Не помню только, как оказался у стены, как придвинул к ней подвернувшийся под руку пуф, как взобрался на него, снял сакс со стены и почти успел прикоснуться к нему губами. Зато я помню пощечину, которую отвесил мне вырвавшийся из кабинета торгпред. Ни до, ни после никто не смел бить меня так. Но где-то в глубине души я знал, что полностью заслуживаю этого. Не знал мой отец, который навсегда поставил на хорошем знакомом крест. Говорят, он отказал ему в возможности достать импортное обезболивающее, когда старика съедал рак. Впрочем, на этом история Дровосека и его саксофона закончена. Я никогда его не увижу и, честно говоря, очень рад этому.

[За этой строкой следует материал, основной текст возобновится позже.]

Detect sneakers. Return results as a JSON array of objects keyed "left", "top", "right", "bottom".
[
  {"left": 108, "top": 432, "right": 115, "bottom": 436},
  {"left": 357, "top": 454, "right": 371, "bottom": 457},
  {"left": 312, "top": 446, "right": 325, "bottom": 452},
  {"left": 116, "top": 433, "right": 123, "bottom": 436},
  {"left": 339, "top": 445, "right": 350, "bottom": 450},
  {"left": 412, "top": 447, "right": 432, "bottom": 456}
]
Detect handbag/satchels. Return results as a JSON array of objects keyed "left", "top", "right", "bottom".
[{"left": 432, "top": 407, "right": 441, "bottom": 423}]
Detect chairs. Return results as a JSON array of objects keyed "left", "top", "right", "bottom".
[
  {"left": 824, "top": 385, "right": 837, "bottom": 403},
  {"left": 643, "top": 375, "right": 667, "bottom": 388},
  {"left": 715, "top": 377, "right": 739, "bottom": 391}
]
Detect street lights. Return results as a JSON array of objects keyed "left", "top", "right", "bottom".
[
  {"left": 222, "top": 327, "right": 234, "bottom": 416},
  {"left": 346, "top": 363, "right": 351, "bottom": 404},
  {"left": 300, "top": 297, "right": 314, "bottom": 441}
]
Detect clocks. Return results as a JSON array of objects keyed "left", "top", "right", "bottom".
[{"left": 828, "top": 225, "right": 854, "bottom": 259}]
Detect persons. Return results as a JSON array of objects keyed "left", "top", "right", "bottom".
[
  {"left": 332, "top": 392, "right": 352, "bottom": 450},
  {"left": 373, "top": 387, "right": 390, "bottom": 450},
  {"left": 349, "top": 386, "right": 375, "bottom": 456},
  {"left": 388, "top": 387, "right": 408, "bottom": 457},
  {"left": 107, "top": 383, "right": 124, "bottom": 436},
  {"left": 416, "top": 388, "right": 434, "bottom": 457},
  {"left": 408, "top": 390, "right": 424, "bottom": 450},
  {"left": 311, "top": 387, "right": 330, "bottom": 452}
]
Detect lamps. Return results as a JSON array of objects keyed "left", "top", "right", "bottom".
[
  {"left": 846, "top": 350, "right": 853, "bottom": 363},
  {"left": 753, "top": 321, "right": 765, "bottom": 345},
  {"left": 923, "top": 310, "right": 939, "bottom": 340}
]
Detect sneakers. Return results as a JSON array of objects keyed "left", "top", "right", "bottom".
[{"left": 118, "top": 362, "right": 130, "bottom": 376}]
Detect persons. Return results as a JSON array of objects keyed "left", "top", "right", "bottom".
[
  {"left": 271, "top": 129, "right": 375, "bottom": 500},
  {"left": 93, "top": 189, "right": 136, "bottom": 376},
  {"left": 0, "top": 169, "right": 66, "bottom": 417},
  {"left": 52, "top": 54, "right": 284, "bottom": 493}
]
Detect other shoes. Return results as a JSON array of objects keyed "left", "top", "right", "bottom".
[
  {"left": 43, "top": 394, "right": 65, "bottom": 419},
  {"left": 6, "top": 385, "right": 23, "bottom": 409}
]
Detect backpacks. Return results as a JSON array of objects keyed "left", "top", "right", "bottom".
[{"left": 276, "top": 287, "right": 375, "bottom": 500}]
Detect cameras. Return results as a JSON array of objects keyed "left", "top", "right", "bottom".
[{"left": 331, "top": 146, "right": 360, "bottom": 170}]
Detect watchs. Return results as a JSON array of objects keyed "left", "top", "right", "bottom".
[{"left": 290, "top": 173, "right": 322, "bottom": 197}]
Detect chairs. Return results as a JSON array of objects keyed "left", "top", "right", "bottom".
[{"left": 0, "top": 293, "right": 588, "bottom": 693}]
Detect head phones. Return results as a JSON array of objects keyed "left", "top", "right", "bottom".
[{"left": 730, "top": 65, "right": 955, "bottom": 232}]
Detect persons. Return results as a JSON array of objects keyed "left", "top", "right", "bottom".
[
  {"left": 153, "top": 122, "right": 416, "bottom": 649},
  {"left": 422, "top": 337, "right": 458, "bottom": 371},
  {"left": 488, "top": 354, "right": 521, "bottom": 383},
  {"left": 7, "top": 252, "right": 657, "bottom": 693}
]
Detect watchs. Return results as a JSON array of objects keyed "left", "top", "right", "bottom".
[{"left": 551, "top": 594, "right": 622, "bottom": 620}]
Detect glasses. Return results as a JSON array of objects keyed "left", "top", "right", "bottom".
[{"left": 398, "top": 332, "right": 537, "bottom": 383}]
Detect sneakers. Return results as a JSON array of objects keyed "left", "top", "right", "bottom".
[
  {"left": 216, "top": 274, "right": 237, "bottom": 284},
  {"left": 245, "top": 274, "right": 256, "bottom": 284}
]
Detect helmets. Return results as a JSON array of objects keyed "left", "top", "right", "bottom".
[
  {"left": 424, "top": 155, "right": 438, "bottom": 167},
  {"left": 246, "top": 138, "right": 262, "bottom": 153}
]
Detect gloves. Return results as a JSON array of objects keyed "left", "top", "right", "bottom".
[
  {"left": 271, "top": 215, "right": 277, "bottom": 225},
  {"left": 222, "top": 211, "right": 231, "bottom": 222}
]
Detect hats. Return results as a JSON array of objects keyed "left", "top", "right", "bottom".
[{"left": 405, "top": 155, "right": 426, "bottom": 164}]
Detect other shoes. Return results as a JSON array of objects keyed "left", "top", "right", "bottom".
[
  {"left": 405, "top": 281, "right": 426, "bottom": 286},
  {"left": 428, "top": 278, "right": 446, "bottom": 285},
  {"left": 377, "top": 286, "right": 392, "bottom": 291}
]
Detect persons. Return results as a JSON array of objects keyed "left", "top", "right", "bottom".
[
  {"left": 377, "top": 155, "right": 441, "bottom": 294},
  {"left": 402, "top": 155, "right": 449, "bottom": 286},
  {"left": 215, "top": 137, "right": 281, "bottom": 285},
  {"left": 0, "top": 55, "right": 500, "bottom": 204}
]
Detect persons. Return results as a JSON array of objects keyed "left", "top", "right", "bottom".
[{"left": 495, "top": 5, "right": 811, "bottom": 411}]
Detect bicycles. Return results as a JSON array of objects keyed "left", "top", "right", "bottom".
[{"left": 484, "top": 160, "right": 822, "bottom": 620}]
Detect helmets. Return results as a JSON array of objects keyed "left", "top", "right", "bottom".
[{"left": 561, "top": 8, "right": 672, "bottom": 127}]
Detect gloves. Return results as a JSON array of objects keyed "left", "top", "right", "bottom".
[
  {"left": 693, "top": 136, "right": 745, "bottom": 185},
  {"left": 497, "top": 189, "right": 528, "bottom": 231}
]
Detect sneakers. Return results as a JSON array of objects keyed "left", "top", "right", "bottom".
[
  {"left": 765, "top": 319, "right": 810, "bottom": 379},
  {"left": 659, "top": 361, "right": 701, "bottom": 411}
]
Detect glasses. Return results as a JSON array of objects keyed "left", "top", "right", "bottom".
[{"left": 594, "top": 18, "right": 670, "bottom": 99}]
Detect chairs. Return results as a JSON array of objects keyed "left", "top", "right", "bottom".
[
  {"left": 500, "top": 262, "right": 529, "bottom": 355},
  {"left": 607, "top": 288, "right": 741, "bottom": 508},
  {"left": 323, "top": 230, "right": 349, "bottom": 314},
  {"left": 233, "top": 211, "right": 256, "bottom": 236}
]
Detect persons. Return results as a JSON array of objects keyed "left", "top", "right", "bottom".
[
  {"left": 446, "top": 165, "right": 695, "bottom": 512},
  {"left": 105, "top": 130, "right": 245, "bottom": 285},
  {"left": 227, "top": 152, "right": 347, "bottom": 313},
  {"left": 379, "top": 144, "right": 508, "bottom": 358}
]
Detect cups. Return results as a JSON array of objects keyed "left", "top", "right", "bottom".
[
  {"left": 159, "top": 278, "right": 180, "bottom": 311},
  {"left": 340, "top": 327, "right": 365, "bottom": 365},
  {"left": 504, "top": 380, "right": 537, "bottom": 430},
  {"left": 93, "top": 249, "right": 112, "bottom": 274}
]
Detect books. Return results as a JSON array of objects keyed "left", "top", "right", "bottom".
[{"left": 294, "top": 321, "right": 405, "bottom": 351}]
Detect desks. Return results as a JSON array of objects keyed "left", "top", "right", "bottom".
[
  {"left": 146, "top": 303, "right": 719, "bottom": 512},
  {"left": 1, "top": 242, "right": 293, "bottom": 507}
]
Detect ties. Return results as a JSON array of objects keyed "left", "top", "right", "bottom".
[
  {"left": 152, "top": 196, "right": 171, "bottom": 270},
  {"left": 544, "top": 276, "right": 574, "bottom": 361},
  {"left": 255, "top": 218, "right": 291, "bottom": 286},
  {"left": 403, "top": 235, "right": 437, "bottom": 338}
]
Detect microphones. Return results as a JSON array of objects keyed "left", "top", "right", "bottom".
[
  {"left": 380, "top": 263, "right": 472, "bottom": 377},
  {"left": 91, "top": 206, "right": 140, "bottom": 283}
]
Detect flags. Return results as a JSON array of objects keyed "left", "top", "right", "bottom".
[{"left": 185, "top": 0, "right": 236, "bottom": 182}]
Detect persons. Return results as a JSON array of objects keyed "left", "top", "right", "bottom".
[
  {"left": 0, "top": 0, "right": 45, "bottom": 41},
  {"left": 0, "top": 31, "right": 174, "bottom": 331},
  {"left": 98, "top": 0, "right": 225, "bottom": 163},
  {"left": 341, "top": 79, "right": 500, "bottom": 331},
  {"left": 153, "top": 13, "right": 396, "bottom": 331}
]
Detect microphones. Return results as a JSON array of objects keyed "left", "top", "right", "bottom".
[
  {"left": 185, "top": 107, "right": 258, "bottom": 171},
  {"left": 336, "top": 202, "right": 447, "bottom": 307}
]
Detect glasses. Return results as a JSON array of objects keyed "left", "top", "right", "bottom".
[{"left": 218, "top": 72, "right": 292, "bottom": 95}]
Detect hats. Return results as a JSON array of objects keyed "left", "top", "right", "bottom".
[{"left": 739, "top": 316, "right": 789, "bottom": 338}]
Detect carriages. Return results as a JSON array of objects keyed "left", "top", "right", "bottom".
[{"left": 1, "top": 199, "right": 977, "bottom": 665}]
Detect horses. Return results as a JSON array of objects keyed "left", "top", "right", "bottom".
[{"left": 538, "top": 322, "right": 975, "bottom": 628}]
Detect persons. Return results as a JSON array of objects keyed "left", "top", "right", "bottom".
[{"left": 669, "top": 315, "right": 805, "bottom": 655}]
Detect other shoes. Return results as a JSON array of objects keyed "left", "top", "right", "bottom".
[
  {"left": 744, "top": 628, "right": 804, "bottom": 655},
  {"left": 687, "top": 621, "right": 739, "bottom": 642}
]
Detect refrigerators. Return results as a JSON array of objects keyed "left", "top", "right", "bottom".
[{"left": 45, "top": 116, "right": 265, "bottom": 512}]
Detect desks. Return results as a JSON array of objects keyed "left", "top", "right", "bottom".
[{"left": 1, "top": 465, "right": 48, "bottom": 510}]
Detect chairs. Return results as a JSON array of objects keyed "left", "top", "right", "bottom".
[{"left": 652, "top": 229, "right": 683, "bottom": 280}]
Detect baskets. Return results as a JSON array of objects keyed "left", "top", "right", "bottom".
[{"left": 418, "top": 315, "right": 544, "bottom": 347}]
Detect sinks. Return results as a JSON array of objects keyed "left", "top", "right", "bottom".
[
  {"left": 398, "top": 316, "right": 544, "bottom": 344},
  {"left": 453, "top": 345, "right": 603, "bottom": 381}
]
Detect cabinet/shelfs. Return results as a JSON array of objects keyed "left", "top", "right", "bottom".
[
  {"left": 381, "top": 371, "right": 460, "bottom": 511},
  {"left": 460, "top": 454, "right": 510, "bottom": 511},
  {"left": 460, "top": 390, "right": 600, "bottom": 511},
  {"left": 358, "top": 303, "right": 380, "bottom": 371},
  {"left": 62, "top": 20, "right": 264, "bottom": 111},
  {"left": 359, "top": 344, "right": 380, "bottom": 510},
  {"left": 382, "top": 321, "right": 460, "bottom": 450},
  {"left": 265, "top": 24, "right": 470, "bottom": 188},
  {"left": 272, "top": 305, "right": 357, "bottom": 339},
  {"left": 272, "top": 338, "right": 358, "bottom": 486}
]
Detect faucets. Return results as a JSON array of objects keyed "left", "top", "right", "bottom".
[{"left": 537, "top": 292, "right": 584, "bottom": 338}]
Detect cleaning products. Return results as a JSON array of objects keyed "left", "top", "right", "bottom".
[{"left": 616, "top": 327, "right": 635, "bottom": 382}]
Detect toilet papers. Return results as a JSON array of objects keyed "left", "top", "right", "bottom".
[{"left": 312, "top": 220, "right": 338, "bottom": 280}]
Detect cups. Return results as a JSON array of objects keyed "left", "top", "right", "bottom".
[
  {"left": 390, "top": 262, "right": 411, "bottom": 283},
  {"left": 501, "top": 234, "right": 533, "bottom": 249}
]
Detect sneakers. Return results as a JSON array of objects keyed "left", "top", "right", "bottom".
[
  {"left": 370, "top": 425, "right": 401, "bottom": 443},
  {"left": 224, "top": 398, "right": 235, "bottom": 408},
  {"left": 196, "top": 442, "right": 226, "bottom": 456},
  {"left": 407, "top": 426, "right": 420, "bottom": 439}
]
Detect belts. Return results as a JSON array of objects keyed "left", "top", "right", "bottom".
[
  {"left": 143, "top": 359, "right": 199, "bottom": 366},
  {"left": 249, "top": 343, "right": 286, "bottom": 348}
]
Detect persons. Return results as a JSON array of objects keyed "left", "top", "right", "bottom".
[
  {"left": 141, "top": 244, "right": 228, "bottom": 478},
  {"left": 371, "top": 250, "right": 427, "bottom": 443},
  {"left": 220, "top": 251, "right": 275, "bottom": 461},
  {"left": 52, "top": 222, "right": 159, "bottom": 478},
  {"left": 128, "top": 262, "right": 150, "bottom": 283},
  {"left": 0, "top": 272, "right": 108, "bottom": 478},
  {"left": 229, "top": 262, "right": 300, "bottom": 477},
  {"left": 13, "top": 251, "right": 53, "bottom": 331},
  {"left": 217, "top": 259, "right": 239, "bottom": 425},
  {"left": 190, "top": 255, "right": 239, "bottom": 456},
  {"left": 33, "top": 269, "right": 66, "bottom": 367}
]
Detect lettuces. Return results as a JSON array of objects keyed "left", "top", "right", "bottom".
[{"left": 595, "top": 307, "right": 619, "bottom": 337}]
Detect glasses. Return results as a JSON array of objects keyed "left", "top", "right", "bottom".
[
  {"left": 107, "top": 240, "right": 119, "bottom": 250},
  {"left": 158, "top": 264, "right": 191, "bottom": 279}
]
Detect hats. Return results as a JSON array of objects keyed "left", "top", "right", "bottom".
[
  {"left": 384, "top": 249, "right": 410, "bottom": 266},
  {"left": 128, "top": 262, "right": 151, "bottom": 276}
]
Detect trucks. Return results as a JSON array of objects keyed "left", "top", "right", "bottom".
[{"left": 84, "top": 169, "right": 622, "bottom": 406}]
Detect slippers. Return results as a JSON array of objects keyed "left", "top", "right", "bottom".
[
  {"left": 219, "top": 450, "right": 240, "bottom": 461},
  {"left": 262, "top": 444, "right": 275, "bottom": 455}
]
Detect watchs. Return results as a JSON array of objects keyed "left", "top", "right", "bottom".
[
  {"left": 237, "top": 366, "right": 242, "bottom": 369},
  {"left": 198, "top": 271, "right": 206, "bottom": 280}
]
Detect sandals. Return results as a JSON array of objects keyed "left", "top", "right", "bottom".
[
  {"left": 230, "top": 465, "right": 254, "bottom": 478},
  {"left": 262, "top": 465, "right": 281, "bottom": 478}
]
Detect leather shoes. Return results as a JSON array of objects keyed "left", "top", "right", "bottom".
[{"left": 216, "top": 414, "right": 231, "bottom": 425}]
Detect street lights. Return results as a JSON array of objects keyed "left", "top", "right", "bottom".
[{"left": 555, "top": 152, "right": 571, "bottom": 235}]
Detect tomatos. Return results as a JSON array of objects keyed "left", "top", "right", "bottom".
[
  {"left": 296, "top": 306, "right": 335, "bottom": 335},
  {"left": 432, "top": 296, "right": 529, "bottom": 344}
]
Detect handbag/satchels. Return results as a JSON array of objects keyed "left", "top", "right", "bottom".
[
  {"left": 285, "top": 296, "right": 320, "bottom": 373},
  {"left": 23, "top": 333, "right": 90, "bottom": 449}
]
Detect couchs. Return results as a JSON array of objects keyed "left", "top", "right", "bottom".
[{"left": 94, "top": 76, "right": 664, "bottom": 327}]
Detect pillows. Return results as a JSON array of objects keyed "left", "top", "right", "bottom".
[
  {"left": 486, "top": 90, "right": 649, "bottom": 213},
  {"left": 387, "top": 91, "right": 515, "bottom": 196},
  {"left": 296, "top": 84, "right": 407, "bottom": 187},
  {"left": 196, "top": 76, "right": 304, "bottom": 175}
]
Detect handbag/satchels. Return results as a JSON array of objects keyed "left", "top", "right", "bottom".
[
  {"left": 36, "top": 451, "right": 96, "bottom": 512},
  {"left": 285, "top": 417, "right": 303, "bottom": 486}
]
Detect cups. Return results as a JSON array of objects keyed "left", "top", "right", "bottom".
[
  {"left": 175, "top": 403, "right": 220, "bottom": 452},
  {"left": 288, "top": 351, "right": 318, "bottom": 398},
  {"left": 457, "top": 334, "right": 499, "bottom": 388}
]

Саша наконец подошел к столу, махнул водки и тяжело опустился на лавку.
– Кто знает, сынок, кто знает… – задумчиво проговорил Генрихович. – Но спасибо за историю, не подозревал в тебе такого Цицерона.
Саша не ответил, губы его сжались так плотно, что, казалось, кто-то стер рот ластиком с его лица.
– А у меня тоже есть история! – На лице Стасика читались одновременно восхищение и испуг; он вытянулся, как ученик на уроке, и заговорил.
Я не стану даже намекать, от кого ее услышал. Скажу только, что теперь он большой военный. Вот.
В войну дело было. Отряд белорусских партизан отправился на рейд в фашистский тыл. Партизан этих фрицы боялись как огня, поэтому решились уничтожить их любой ценой. Собрали, значит, побольше солдат, и майор повел их в лес, где партизаны укрылись. Но даже превосходство числом не слишком придавало уверенности. Темные, вековые, необжитые чащобы порой страшнее пуль. День за днем петляли фрицы по лесам. Наконец им улыбнулась удача – почти выследили они партизан, вышли к опустевшему лагерю. Вот.
Обыскав лагерь, они собирались двинуться дальше, но раздался из самой глубины леса гордый бой барабана. Майор дал команду обороняться, ожидая атаки, однако звук наоборот стал постепенно отдаляться. И тогда фрицы бросились следом. А барабанщик был неутомим, держал ритм днем и ночью. Но главное – никогда не останавливался. Несколько дней фрицы провели в изматывающем марше, а он все колотил, будто одержимый. Продираться сквозь дебри становилось труднее с каждым часом, под ногами земля размягчалась, пока не превратилась в настоящее болото. Вот.